[Given exercise 1]
Using the Fred Forman biography, answer these questions:
(a) Which club was Forman playing for when Derby County spotted him?
(b) Against which opponent and at which ground did he make his league debut for Nottingham Forest?
(c) What was the final score of England's match against Wales at Ashton Gate?
[Given exercise 2]
Please decide whether each statement agrees with the Fred Forman biography. Answer yes or no, and quote the words from the biography that settle it.
(a) Forman played in Forest's FA Cup final win over Derby County.
(b) Forman's first England match was against Ireland at Roker Park.
(c) Forman was Frank Forman's younger brother.
[Given exercise 3]
Pick up the Fred Forman biography after its last sentence and continue it.

[Source extract]

= = = = =

Fred Forman

Personal information
- Full name: Frederick Ralph Forman
- Date of birth: 8 November 1873
- Place of birth: Aston-on-Trent, Derbyshire, England
- Date of death: 14 June 1910 (aged 36)
- Place of death: Skegness, England
- Position: Inside forward

Youth career
- Aston-on-Trent
- Beeston Town

Senior career*
- Years: Team / Apps / (Gls)
- 1892–1894: Derby County / 4 / (3)
- 1894–1903: Nottingham Forest / 158 / (34)

International career
- 1899: England / 3 / (3)

= Fred Forman =

English footballer (1873-1910)

Frederick Ralph Forman (8 November 1873 – 14 June 1910) was an English professional footballer, who was one of three members of the same family who started his professional career with Derby County before joining Nottingham Forest and going on to play for England, for whom he made three appearances (scoring three times).

==Playing career==
Forman was born in Aston-on-Trent, Derbyshire, the elder brother of Frank Forman and uncle to Harry Linacre and all three followed a similar career path. Forman played youth football for the local village side before moving up to Beeston Town, where he was spotted by Derby County. County signed him in January 1892 but, after only making only four appearances, he was transferred to East Midlands rivals Nottingham Forest in 1894, where he was soon joined by his brother.

===Nottingham Forest===
Fred Forman made his debut for Nottingham Forest in the United Counties League on 15 February 1894 in the 3–1 victory against Sheffield United at the Town Ground. His league debut was next season on 22 September 1894 against Everton also at the Town Ground.

He soon became an established player on the wings for Forest, putting in the crosses for centre-forwards Tom McInnes and Charlie Richards, contributing a handful of goals each season as Forest finished each season in mid-table. Illness and injury restricted his appearances in 1897–98 and he played no part in Forest's FA Cup success in which they defeated Forman's former club, Derby County in the final 3–1.

Forman continued to appear regularly for Forest over the next few seasons, until he retired in 1903, after making a total of 181 appearances, scoring forty goals.

===England===
By the end of the following season (1898–99), he was restored to fitness and was selected for all three England matches in the 1899 British Home Championship, in all of which he played at outside right with his brother Frank at wing half. He made his international debut in the match against Ireland, played at Roker Park, Sunderland on 2 March 1899 when he and Frank became the first brothers from the same professional club to represent England at the same time, a record that stood until Manchester United's Gary and Phil Neville repeated the feat in 1996, nearly a century later. England totally dominated the Irish team and the England forwards "scored at will" with four from Gilbert Smith, three from Jimmy Settle and two each from Fred Forman and Steve Bloomer. Frank Forman also got on the score-sheet with the opening goal as England ran out victors by a 13–2 margin. This is still the record number of goals scored by England in a single match and the highest aggregate goals (15) in a game involving England. Forman retained his place for the next match against Wales, played at Ashton Gate, Bristol on 20 March when he scored the third goal in a 4–0 victory, with two from Bloomer. In his third and final appearance, England defeated Scotland 2–1, and thus England retained the Championship.

= = = = =

[Dataset entries]
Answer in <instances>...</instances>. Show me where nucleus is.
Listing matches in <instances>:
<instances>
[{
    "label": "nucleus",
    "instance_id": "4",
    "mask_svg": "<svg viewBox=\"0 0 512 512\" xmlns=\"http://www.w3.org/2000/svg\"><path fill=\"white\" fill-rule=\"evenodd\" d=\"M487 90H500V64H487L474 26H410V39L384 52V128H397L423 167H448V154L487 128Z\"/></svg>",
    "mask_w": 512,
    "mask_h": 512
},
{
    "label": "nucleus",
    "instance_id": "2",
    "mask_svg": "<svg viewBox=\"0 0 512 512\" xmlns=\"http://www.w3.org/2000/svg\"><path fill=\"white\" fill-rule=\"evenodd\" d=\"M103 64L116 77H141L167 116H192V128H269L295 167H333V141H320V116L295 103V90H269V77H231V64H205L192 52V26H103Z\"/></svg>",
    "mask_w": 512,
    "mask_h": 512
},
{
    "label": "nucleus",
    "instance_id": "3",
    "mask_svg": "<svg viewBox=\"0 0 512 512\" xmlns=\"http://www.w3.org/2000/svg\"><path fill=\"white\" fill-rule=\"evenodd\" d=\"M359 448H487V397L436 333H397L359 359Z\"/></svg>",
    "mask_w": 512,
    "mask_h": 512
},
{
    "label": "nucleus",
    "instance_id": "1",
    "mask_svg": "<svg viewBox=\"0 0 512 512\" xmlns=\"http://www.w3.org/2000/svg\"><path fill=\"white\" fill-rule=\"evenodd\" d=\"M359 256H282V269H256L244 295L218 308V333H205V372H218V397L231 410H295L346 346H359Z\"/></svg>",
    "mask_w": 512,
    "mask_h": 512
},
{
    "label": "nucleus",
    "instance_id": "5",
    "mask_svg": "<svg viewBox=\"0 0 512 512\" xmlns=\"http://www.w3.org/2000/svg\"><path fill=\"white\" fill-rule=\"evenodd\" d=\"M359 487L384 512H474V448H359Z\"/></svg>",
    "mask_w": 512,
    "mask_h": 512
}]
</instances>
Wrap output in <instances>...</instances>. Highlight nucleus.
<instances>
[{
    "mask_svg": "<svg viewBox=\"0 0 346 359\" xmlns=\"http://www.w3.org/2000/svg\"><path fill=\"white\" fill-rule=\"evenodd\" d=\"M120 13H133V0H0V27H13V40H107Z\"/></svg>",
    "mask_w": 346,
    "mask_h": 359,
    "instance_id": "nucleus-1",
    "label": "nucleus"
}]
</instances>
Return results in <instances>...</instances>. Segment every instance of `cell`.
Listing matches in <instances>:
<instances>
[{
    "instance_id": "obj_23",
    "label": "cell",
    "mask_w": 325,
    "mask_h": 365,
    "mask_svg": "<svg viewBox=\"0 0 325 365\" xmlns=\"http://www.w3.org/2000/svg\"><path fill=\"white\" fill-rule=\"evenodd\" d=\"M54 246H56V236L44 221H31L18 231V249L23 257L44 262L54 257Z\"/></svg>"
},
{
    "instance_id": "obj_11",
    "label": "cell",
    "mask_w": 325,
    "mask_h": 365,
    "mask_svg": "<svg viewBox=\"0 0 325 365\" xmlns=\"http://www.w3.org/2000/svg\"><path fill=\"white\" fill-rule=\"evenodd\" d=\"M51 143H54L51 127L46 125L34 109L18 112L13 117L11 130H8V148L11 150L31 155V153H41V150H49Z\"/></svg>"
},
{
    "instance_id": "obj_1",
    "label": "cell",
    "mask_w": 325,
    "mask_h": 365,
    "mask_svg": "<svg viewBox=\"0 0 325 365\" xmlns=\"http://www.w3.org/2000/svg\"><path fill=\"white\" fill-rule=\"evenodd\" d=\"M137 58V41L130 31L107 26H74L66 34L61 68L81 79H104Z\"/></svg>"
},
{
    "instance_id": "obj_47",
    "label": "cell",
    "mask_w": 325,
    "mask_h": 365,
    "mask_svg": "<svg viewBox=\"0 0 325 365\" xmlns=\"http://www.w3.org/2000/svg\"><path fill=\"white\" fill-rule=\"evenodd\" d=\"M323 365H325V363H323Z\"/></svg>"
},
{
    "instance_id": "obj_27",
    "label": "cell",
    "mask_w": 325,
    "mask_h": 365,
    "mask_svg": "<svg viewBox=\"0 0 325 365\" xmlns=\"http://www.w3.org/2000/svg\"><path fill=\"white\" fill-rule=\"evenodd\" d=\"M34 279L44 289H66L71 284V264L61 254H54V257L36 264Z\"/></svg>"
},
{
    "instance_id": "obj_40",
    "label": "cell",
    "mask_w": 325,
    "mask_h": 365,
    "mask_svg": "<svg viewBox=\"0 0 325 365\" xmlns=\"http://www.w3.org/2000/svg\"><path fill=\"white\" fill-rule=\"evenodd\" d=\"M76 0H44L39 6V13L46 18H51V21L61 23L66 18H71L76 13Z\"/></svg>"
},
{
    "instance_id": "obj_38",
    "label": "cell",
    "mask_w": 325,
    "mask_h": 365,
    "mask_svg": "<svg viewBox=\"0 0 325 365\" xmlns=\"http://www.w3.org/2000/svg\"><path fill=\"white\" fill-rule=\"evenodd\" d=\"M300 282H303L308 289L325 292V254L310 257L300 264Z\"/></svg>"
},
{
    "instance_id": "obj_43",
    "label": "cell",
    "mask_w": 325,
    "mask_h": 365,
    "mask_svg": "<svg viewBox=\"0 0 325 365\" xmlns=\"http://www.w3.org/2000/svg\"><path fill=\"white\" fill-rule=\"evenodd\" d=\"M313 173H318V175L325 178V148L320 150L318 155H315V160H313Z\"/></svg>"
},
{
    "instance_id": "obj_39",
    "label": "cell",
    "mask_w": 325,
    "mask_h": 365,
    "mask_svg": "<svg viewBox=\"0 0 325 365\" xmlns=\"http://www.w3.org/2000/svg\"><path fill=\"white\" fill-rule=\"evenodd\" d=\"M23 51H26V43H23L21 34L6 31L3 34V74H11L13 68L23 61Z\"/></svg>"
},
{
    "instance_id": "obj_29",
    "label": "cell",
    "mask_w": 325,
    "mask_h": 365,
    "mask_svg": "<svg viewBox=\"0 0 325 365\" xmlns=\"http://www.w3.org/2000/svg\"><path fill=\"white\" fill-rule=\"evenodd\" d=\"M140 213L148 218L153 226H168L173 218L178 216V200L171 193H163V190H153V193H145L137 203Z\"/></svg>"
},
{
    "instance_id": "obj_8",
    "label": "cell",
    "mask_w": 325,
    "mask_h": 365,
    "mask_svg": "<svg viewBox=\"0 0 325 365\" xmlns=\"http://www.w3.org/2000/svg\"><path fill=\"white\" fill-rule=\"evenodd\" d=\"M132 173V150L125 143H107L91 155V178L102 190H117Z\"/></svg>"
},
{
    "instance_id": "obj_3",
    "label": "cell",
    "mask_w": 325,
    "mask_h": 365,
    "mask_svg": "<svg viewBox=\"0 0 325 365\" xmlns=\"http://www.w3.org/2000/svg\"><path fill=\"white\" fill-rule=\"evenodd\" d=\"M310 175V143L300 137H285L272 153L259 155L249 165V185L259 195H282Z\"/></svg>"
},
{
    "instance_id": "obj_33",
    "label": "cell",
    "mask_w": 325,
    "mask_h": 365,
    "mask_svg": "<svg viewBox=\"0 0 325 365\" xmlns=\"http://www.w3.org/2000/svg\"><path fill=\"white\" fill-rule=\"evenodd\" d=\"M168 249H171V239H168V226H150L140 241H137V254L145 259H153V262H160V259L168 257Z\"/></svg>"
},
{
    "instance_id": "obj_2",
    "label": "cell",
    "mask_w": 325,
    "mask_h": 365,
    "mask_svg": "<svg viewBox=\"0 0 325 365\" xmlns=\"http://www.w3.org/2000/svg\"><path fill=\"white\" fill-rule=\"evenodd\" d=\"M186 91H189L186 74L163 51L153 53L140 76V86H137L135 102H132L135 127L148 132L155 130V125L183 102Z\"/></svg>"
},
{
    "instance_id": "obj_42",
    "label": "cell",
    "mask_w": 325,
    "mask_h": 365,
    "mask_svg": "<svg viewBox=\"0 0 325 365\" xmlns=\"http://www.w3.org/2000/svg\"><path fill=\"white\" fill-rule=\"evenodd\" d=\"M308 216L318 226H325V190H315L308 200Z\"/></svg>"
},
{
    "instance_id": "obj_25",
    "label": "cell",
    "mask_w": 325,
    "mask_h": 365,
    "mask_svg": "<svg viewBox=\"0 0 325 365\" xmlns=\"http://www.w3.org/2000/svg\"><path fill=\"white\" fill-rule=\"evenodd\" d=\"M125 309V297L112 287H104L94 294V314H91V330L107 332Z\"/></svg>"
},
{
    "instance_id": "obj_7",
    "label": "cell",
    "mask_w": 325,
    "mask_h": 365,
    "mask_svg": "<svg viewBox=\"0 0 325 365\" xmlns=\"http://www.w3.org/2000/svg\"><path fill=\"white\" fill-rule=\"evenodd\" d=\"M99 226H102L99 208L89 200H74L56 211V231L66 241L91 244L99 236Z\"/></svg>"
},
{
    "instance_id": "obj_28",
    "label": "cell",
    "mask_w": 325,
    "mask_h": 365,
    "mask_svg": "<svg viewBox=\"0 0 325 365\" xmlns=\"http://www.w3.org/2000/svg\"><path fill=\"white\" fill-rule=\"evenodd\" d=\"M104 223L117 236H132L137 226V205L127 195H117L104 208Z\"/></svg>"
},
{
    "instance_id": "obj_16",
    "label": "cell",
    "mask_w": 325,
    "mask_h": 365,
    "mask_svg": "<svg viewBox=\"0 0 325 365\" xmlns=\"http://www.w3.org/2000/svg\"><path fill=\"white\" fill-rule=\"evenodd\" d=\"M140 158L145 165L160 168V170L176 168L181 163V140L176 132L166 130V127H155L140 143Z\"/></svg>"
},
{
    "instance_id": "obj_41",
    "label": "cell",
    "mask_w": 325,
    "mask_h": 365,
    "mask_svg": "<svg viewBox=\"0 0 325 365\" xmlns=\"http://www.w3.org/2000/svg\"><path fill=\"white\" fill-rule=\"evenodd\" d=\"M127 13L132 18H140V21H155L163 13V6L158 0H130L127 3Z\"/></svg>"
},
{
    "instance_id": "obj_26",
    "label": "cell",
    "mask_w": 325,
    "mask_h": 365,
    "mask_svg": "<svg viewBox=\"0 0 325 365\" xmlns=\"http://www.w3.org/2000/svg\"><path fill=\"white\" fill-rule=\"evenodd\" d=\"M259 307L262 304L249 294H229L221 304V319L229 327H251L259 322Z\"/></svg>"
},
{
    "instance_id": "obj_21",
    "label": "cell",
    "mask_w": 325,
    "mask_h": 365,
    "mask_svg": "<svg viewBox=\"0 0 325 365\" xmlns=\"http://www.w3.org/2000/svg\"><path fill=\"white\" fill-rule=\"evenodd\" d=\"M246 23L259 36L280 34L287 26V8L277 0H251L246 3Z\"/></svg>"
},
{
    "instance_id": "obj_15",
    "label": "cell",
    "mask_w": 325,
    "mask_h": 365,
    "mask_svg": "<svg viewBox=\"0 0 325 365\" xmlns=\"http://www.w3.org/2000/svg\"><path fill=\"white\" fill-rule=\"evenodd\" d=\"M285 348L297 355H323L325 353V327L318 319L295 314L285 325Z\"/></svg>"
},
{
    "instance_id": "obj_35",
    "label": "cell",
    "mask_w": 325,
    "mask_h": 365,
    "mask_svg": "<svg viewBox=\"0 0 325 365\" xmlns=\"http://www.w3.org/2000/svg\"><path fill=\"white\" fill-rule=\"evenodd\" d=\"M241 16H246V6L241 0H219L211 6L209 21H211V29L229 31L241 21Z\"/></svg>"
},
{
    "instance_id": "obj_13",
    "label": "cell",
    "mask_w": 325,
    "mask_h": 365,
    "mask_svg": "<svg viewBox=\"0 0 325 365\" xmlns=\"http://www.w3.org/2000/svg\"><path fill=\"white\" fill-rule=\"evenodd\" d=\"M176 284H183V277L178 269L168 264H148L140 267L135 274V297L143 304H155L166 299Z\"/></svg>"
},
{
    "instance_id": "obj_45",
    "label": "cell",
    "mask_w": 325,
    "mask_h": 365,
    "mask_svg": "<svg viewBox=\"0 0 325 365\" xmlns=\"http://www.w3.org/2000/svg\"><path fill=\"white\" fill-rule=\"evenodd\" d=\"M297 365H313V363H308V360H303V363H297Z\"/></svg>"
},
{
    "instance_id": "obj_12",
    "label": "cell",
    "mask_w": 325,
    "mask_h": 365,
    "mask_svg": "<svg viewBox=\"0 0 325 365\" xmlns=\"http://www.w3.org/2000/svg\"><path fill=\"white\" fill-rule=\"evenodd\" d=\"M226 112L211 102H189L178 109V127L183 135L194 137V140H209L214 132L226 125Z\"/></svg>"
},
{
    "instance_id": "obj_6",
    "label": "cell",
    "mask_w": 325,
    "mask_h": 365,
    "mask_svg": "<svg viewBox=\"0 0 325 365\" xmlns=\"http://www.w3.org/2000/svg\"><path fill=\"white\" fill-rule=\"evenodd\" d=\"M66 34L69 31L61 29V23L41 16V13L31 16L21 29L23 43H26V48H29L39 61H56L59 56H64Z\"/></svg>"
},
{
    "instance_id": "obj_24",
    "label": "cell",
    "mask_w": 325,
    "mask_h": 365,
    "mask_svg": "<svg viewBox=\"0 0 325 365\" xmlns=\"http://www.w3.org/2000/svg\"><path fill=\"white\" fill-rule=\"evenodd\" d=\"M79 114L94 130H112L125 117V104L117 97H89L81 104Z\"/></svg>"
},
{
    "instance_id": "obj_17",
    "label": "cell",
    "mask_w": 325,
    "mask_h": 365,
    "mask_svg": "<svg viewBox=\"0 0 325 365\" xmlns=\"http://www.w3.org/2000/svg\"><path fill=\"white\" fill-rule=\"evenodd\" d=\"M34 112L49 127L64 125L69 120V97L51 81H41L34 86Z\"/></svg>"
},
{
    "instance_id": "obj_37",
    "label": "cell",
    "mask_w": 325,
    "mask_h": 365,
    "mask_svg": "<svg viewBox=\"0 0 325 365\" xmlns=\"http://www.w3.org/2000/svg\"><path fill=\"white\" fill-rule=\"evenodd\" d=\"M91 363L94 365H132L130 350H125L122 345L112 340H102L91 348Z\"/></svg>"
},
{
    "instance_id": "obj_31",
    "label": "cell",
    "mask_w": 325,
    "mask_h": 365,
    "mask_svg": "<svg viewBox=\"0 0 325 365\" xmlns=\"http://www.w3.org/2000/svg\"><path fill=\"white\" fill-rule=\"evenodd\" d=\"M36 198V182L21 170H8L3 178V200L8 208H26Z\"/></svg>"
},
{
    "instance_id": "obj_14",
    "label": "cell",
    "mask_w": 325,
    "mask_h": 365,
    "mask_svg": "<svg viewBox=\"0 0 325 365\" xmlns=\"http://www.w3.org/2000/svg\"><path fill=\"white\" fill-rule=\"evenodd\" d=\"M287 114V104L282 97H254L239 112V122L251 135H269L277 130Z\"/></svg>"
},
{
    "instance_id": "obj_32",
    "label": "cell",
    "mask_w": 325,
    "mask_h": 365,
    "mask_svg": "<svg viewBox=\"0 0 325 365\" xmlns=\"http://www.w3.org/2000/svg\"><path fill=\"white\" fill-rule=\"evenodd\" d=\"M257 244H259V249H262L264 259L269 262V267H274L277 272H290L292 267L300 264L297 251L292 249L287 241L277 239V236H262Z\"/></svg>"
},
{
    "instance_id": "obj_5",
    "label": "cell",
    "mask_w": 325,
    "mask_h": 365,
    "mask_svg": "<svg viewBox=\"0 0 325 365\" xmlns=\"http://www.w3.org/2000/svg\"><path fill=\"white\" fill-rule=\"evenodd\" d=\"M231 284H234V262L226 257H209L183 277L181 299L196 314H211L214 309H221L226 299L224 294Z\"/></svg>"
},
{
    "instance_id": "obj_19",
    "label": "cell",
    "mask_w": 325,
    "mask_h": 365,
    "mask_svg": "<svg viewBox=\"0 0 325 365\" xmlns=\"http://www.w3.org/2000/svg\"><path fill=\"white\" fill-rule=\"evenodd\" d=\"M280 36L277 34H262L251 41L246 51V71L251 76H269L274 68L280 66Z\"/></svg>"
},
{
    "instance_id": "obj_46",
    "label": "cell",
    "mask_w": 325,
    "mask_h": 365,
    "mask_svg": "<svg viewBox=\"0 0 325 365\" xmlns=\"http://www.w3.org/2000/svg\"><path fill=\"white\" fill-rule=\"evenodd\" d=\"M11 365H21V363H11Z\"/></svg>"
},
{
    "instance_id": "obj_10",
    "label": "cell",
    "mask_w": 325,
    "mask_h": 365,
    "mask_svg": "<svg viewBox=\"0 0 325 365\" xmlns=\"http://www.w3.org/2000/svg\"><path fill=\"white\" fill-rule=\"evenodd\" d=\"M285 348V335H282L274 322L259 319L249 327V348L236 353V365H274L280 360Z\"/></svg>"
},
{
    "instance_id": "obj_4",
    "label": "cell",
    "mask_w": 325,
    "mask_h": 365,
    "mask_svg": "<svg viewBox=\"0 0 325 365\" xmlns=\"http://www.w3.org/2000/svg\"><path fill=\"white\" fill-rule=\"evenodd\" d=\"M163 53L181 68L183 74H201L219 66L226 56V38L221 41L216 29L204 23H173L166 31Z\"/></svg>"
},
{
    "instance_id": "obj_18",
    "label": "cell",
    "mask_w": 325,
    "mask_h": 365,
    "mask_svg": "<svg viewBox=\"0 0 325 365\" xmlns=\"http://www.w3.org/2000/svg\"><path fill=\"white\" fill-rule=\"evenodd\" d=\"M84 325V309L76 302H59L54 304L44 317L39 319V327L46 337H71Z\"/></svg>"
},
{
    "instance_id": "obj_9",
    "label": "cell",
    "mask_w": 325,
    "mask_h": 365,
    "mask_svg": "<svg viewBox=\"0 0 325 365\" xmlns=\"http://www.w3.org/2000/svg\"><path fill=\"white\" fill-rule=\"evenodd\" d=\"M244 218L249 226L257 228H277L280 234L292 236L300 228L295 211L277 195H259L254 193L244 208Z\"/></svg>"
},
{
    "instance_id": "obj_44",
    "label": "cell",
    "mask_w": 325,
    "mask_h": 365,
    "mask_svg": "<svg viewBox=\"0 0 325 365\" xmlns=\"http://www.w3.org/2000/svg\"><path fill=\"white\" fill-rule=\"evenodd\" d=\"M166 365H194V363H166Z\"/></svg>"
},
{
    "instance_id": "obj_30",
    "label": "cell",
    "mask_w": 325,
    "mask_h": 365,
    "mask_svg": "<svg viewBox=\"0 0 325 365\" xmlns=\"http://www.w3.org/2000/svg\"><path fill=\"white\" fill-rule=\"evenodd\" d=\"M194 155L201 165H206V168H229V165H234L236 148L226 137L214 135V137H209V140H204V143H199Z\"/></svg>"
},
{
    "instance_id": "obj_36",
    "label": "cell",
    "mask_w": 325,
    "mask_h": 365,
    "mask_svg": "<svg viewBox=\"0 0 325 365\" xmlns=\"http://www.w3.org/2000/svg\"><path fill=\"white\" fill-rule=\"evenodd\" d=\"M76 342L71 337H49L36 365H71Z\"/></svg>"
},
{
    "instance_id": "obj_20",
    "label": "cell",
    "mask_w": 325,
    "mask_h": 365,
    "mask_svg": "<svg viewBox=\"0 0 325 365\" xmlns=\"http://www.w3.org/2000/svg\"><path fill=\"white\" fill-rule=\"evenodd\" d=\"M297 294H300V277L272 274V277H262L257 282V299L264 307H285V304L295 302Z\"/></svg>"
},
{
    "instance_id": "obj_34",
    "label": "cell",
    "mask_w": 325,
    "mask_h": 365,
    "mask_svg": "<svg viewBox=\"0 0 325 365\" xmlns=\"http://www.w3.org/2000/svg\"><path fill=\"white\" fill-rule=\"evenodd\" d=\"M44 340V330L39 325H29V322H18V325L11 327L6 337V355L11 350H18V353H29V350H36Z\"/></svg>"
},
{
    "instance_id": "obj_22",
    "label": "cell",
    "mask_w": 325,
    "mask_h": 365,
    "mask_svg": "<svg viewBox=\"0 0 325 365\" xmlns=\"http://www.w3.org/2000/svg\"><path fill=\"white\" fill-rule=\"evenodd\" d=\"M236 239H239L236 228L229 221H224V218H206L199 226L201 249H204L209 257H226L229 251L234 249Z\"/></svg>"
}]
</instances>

= = = = =

[Exercise output 1]
(a) Beeston Town
(b) Everton, at the Town Ground
(c) England won 4–0

[Exercise output 2]
(a) No: "he played no part in Forest's FA Cup success in which they defeated Forman's former club, Derby County in the final 3–1"
(b) Yes: "He made his international debut in the match against Ireland, played at Roker Park, Sunderland on 2 March 1899"
(c) No: "the elder brother of Frank Forman"

[Exercise output 3]
Fred Forman went on the Unofficial FA Tour of Germany in November 1899. He played in 3 of the 4 games and scored 4 goals.

==Career post football==
After retiring from football, he pursued his profession as a railway draughtsman. He died of tuberculosis on 14 June 1910, aged 36.

== Career statistics==
===Club===

| Club | Season | League |  |  | FA Cup |  | Total |  |
| Division | Apps | Goals | Apps | Goals | Apps | Goals |
| Derby County | 1892–93 | First Division |  |  |  |  |  |  |
| 1893–94 | First Division |  |  |  |  |  |  |
| Total |  |  | 3 |  |  |  |  |
| Nottingham Forest | 1893–94 | First Division | 0 | 0 | 0 | 0 | 0 | 0 |
| 1894–95 | First Division | 13 | 3 | 2 | 0 | 15 | 3 |
| 1895–96 | First Division | 22 | 3 | 0 | 0 | 22 | 3 |
| 1896–97 | First Division | 21 | 6 | 4 | 2 | 25 | 8 |
| 1897–98 | First Division | 7 | 0 | 0 | 0 | 7 | 0 |
| 1898–99 | First Division | 11 | 0 | 3 | 2 | 14 | 2 |
| 1899-1900 | First Division | 22 | 6 | 4 | 0 | 26 | 6 |
| 1900–01 | First Division | 28 | 6 | 3 | 1 | 31 | 7 |
| 1901–02 | First Division | 15 | 4 | 4 | 0 | 19 | 4 |
| 1902–03 | First Division | 18 | 3 | 3 | 1 | 21 | 4 |
| Total |  | 157 | 31 | 23 | 6 | 180 | 37 |
| Career total |  |  |  | 34 |  |  |  |  |

===International===
Source:

England senior team
| Year | Apps | Goals |
| 1899 | 3 | 3 |
| Total | 3 | 3 |

===International goals===
England score listed first, score column indicates score after each Fred Forman goal.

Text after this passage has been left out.